Лора с Клайдом жили в другом, соседнем здании, скорее – в пристройке, там, где был гараж, как раз над собаками, на втором этаже. Я туда (на второй этаж) никогда не ходила – за ненадобностью. Клайд появлялся в общем доме редко, сидел у себя в основном, если не был на ферме. Когда появлялся в общем доме, был молчалив и улыбчив, разговоров никаких не заводил и ни о чём меня не просил – сам варил себе кофе или чай заваривал. Впрочем, меня никто ни о чём и не просил, если только Линди.

С Линди мы быстро стали близки. Я позволяла себе строго с ней разговаривать, когда она филонила с уроками, придумывая разные причины – то живот у неё болит, то устала она смертельно, то голодная она такая, что мозг отключается. Врала профессионально, аж глаза закатывала. Убедившись, что я не верю, художества свои прекращала, но ворчала подолгу – уезжай, мол, в свою страну, там и воспитывай кого хочешь. Компромисс, конечно, находился, и мы мирились. Больше всего на свете она хотела, чтобы я уговорила Лору купить ей на Рождество швейную машинку, и я пообещала. Лора, выслушав от меня просьбу, засмеялась – ты знаешь который раз я уже про эту машинку от неё слышу? Плешь мне проела со своей машинкой. Сказала же, куплю. Линди в свои семь лет почему-то совершенно не верила в Санта-Клауса.

Надавав мне на десять дней разных заданий (повергших меня в ужас, я уже рассказывала), Лора, наконец, улетела со всем своим окружением… и наступила относительная тишина, нарушаемая только попугаями. Кошаки, впрочем, тоже тихо себя не вели.

В будни я сама их всех кормила – открывала тридцать с лишним баночек для тех, кто в доме, насыпала корм в двенадцать клеток, перемешивала консервы с сухим кормом для больших гаражных собак. А в субботу и воскресенье всех кормил дядюшка Расс, ему удобно было, он жил рядом.

За неделю дом был вычищен, даже жёлтый ковёр посветлел, – хорошие у них отмывающие средства. Дядюшка Расс проверял мою работу ежедневно, так ему было интересно это преображение, и без конца хвалил меня.

У меня осталось три дня, и я решилась подняться на второй этаж гаража – Лора что-то говорила о своём втором этаже, когда давала задания, но я не была уверена, что поняла правильно, поэтому рисковала.

Там, на этом втором этаже, было три помещения (комнатами не могу назвать).

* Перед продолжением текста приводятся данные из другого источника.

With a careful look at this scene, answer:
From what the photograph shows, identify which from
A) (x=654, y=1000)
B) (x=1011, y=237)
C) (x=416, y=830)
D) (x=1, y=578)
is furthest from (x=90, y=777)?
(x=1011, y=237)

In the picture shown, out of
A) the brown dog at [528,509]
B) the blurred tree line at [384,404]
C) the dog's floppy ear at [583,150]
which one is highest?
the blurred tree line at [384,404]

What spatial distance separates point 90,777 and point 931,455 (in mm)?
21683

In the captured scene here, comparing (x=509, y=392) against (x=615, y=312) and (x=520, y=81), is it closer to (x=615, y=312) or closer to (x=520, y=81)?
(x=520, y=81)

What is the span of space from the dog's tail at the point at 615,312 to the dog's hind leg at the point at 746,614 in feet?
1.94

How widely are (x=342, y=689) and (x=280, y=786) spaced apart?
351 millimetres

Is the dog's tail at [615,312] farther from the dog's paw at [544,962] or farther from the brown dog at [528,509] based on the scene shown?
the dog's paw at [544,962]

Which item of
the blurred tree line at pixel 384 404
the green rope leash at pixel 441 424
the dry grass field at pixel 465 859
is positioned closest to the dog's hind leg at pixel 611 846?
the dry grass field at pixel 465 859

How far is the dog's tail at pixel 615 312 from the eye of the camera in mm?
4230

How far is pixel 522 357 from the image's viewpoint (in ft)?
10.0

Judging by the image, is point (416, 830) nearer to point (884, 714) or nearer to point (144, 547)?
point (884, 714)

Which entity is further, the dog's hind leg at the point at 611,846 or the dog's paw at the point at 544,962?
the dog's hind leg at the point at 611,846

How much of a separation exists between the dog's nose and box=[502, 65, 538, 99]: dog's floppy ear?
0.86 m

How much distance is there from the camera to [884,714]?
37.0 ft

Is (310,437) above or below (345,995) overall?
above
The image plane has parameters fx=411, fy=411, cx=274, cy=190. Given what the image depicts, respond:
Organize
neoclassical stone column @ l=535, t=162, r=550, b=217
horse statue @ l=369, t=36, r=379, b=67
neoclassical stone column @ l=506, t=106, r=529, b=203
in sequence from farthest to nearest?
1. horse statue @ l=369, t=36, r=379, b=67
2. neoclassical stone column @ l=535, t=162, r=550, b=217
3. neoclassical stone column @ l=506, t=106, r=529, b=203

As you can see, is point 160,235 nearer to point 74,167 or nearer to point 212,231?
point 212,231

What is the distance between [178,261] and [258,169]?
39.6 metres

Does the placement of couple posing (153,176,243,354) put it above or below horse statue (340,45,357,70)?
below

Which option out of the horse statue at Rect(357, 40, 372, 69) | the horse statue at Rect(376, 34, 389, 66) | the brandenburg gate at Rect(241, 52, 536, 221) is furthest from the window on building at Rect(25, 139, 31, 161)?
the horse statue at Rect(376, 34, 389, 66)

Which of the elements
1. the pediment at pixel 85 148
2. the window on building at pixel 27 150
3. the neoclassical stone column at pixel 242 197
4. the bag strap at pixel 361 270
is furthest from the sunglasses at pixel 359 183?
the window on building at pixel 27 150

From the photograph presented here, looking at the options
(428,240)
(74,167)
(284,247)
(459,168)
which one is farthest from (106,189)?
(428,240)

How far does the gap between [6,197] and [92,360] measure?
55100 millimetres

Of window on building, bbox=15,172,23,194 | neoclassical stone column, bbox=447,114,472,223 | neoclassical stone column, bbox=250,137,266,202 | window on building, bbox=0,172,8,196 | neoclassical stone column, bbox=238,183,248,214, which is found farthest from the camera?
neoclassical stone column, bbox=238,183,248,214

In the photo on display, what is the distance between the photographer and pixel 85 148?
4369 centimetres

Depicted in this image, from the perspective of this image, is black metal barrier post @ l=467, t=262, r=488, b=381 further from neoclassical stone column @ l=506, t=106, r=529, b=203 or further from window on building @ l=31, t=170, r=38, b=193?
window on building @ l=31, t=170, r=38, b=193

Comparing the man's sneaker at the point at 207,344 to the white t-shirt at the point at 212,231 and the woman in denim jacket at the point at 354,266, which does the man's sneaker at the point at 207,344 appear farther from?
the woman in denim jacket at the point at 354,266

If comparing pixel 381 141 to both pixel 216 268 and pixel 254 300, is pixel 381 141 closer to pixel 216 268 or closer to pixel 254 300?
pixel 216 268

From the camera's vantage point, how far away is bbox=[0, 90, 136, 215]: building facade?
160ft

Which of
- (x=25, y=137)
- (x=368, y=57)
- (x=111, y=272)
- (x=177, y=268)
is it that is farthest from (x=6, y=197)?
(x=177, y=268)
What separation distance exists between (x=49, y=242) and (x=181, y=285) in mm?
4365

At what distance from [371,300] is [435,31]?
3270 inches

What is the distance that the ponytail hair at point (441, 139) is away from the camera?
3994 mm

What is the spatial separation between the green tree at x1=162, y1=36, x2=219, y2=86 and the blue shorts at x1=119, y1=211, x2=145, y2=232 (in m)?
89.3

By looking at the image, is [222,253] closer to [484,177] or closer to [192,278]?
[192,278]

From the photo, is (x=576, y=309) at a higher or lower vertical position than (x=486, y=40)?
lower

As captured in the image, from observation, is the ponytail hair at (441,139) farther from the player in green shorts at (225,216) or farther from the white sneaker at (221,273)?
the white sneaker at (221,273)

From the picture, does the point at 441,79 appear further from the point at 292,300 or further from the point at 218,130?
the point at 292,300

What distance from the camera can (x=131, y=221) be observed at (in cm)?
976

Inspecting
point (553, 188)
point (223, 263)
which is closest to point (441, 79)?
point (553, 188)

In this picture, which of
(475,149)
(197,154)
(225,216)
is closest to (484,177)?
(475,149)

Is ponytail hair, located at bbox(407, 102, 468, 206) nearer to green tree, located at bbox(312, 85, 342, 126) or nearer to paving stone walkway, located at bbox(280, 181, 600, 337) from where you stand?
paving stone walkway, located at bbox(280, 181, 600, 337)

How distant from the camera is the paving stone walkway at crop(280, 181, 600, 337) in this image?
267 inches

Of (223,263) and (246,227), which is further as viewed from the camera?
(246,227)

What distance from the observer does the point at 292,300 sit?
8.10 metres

В первом стояло кресло, на полу – сухая конопля (это мне Вова объяснил потом про коноплю, я в этом плане человек совершенно неразвитый), много конопли, весь пол усыпан. Во втором помещении была огромная, метров двадцати квадратных, гардеробная, а в третьем стояла кровать метра два в ширину. Всё свободное пространство было захламлено (ничего нового).
 
Я отмыла ванную комнату до её первоначального вида – целый день тёрла, ругаясь на чем свет стоит. Уже по отработанной схеме перестирала, высушила и сложила в стопки всё, что было разбросано по углам. Коноплю не трогала, оставила как есть, побоялась.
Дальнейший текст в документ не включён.